Asna aktif dalam Rohis di bidang syi’ar An-Nisa’. Sementara Iqbal marupakan wakil ketua Rohis. Keduanya memiliki kedudukan penting dalam organisasi. Tak heran jika Kak Alif menaruh perhatian yang lebih terhadap perkembangan hubungan mereka yang kedepannya bukan hanya akan berimbas pada kehidupan pribadi, tetapi juga terhadap organisasi dan syi’ar mereka terhadap siswa-siswa lainnya. Pada setiap kesempatan mereka gencar melakukan penyadaran, tapi mereka sendiri tak beristiqomah terhadap apa yang telah mereka sampaikan.
Aku tak memihak siapapun. Harapanku, dalam masalah ini, tak perlu saling mencari-cari kesalahan. Alangkah indahnya jika masing-masing pihak melakukan introspeksi diri. Asna dan Iqbal seharusnya memahami, bagaimana kedudukan mereka saat ini. Kedekatan mereka yang menjurus kepada pacaran merupakan suatu hal yang tidak dapat dibenarkan. Sedangkan Kak Alif, sebagai ketua Rohis seharusnya dapat lebih bijak dalam menyikapi masalah ini. Tidak seharusnya dia membahas hal yang bersifat personal dalam forum, meskipun tujuannya baik, agar semua ingat terhadap komitmen.

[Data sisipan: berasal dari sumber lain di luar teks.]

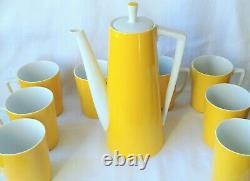 Teapot Set Yellow and White Marked OMC Japan Vintage / Retro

”As... sudah sore. Pulanglah.”
Aku terkejut, tiba-tiba Iqbal melongokkan kepalanya di pintu. Asna tetap diam tak merespon. Pandangannya kosong. Suasana menjadi kaku.
“Ness, tolong ajak Asna pulang, ya. Hati-hati di jalan.” pintanya lembut. Ah, dia memang selalu bertutur lembut.
Aku hanya membalas dengan anggukkan. Iqbal langsung pergi setelah menyampaikan permintaannya. Tapi aku yakin, dia tidak akan pulang sebelum memastikan kami berdua pulang.
“Ayo pulang, As.” Bujukku.
“Salahkah aku punya cinta?”
Satu pertanyaan itu membuatku tertegun. Aku tak kuasa menjawabnya. Cinta... satu kata yang menyimpan berjuta rasa dan makna.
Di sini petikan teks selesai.